Relationships with women have always been important and delineating. But as
in most things, I am an 'either/or' person. I appreciate appropriateness, believe
in bilateral symmetry, comprehend compromise, even teach it to CEOs of
multinationals, but when it comes down to it, I'm an either/or person. Yes or
no, good or bad, love or... indifference. Intellectually I know that the world is
made up of a variety of greys, but at a gut level I expect things to be black or
white, I'm still the non-group-joiner 'ban-the-bomb'er I used to be (knowing that
out there there is, or will be, someone stupid enough or vindictive enough to
push the button), still the little boy who expects grown-ups to be knights in
shining armour. Knights and damsels.
Either I am absurdly, blindly (and boringly ?) monogamous, or feel free to take
whatever I fancy as fair game and game fare. Either/or. Neither of which is
totally real.
I don't think I was ever taught to trust or respect women. I've spent a long
time trying to learn to, but I think the Jesuits and Eric Berne are right: we learn
our life scripts long before we go to primary school. Snakes can slough off their
skins when they become too tight and restrictive; I think most human beings
find that much more difficult to do.
We 'crossed the line' during dinner, at 17:56, over 500 N miles south of Liberia.

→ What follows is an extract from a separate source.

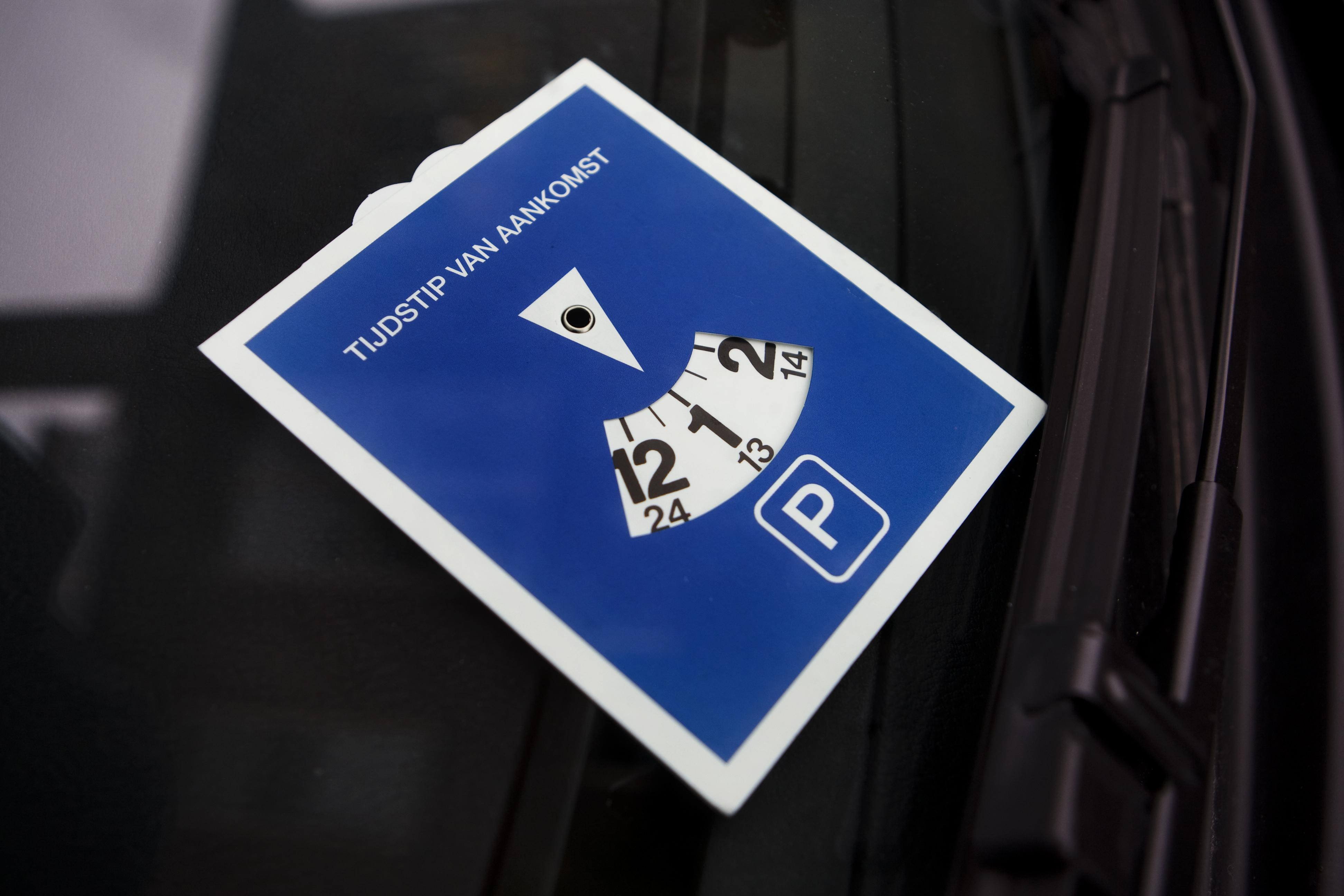 Coronamaatregel in Baarn: gemeente stelt blauwe zone parkeerterreinen Brink en Laanstraat tijdelijk buiten werking ten behoeve van thuiswerkende centrumbewoners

Capt. B talked about taxes and how the big boys make an honest living by
committing what would be criminal acts if you or I were to try it. We both seem
to be of the opinion that the individual should be allowed to profit a little more
from his or her labours, but that companies should have all of the loopholes
closed and that government should keep their fingers out of the pie...
It's the Champions' League tonight, but I doubt if the Poles will think to invite
me to watch their satellite TV.
I think I'll go and film the sunset !
Tonight we will put our clocks back another hour. Not because of the equator,
not to conform to any country's official time (Vigo, our next port of call is one
hour behind South Africa, the same as the rest of Europe except for Portugal
and the UK), but simply to ensure that our Ordinary and Able Bodied seamen
have enough hours of daylight to keep up with maintenance and repair. It's a
temporary arrangement and we'll lose an hour sometime after Friday's
barbecue to get back onto Vigo time.